In the character of Kevin, it was very simple to continue to engage in a moment-to-moment struggle in what was essentially a fencing match between those two characters. Because everything that I would do would be immediately responded to, it was continually renewing the reality of the moment in every scene. It was an amazing and inspiring experience to work with her.
HollywoodChicago.com: Given the Oedipal nature of your persona in the film, did you think about the relationship with your mother any differently after doing the character of Kevin?
Miller: Ultimately, it left me swimming in a sea of gratitude, that I have a mother who is very caring and very wise, in the way she conducts herself in the parent/child relationship, in the interest of what I see now as the mending of a very basic primordial wound. It naturally exists between parents and their children, for in the creation of a child there is sacrifice, bloodshed and nourishment, and that is how you can be whole in that relationship. The parent and the child are so close in nature, and so bonded in things outside of love – which are a little trickier to navigate. It is truly a very difficult, fastidious process.
My mother did a brilliant job. I love her and I feel we can talk about anything. We can connect again and again on a very simple, basic level. I feel comforted and happy when I’m with her, and also I feel happy and strong when I’m without her. Which I think is ultimately the goal of that relationship.

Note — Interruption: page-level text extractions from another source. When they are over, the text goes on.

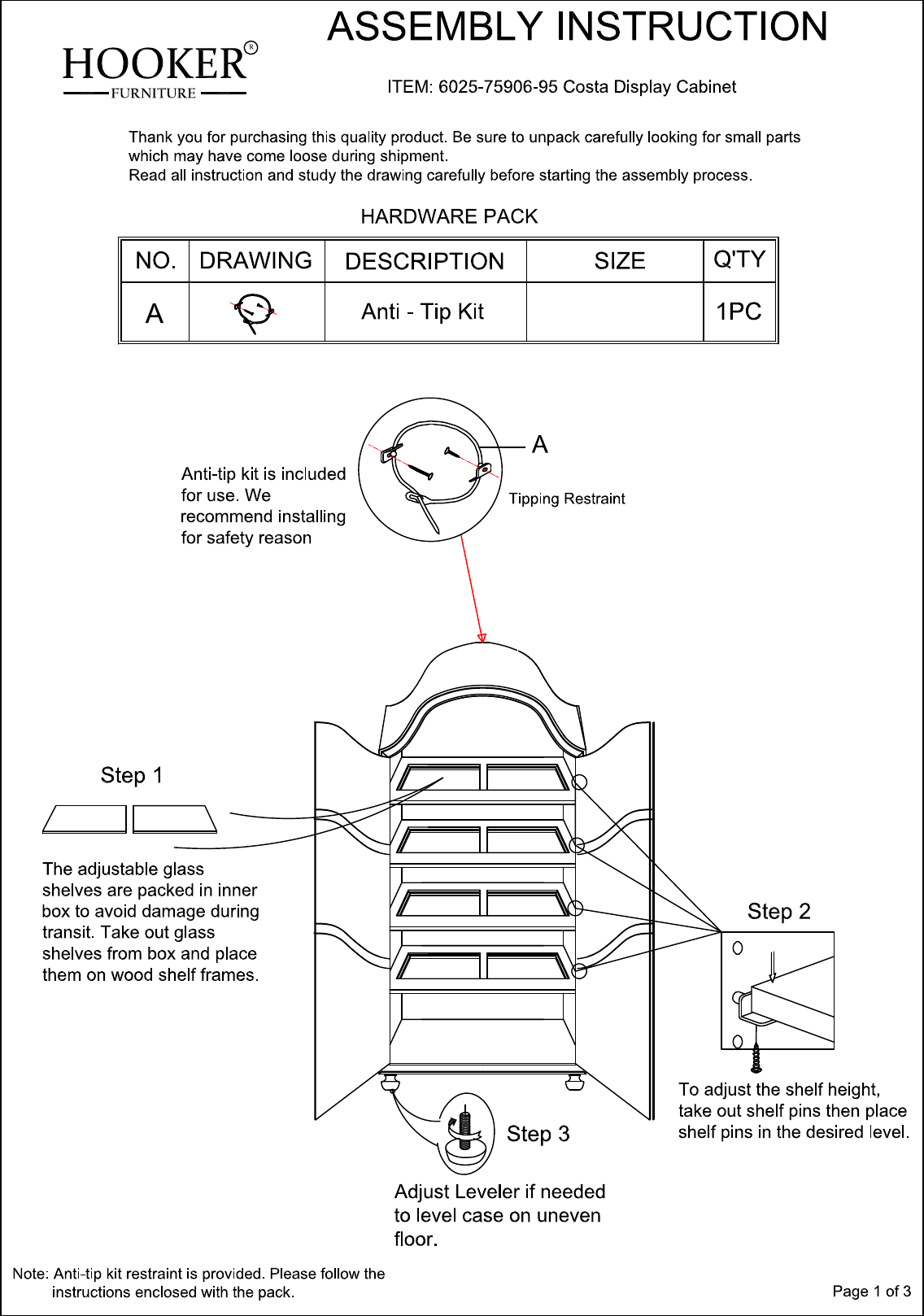 HOOKER®
FURNITURE

ASSEMBLY INSTRUCTION

ITEM: 6025-75906-95 Costa Display Cabinet

Thank you for purchasing this quality product. Be sure to unpack carefully looking for small parts which may have come loose during shipment.
Read all instruction and study the drawing carefully before starting the assembly process.

HARDWARE PACK

| NO. | DRAWING | DESCRIPTION | SIZE | Q'TY |
|---|---|---|---|---|
| A | | Anti - Tip Kit | | 1PC |

Anti-tip kit is included for use. We recommend installing for safety reason

A

Tipping Restraint

Step 1

The adjustable glass shelves are packed in inner box to avoid damage during transit. Take out glass shelves from box and place them on wood shelf frames.

Step 2

To adjust the shelf height, take out shelf pins then place shelf pins in the desired level.

Step 3

Adjust Leveler if needed to level case on uneven floor.

Note: Anti-tip kit restraint is provided. Please follow the instructions enclosed with the pack.

Page 1 of 3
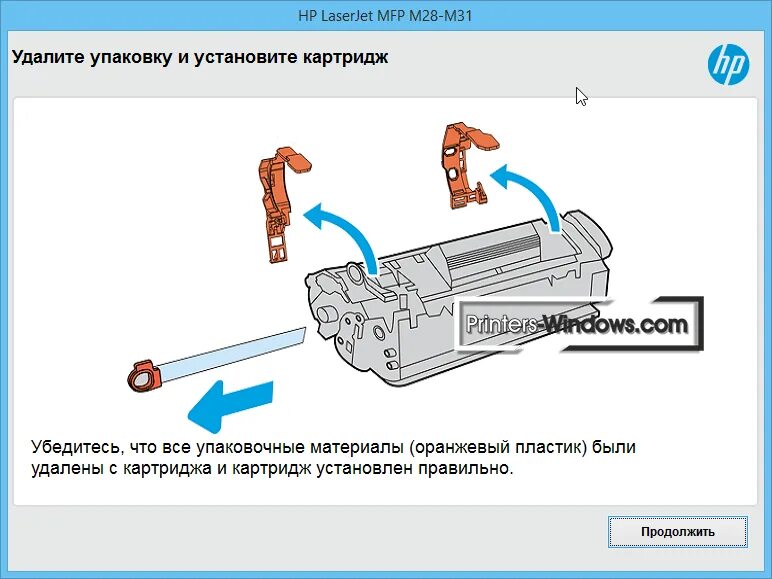 HP LaserJet MFP M28-M31

Удалите упаковку и установите картридж

hp

Printers-Windows.com

Убедитесь, что все упаковочные материалы (оранжевый пластик) были удалены с картриджа и картридж установлен правильно.

Продолжить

HollywoodChicago.com: Given your current status as a teenager in this post millennium age, do you run across or observe the traits of Kevin in people within your peer group?
Miller: Yeah, I think you can find and observe traits of Kevin in many people across all generations. There is a certain quality to someone who is essentially clamoring for attention in their lives, which is common across the board and very dangerous in all sorts of situations. If someone doesn’t find a true, constructive relationship with the people they are around in their early life, it can be immensely damaging down the road.
There are also aspects of Kevin’s detachment, his apathy and his resentment towards the superficial well-being of his surroundings, which is certainly identifiable in my peer group. The reality of disaffected youth who feel within themselves a lot of extreme emotions and see around themselves a lot of monotony and blandness. They observe the building blocks of what is purported to be a happy existence, with none of the true spirit of that happiness. This characteristic exists to me within middle and upper class America.
HollywoodChicago.com: You are a very thoughtful individual. Let me throw out a question about the business you are in. What has been the strangest or most surreal experience of your other job besides being an actor, that of marketing yourself as a brand or a type within the show business landscape?
Miller: It’s been a succession of surreal experiences. I’m still very unsure when it comes to trying to figure out a way to communicate myself as a person without falling victim to the harsh criticism and judgment of people trying to find a category or subtitle for me. [laughs] More than anything I’ve been trying to speak to the benefit of the work of art that I’ve worked on and what I believe in, and then to the best of my ability to be honest in answering these various questions that I’m asked. I’m not sure, at this point, if that is enough for this second aspect of this career choice, I’m sort of struggling to figure that out.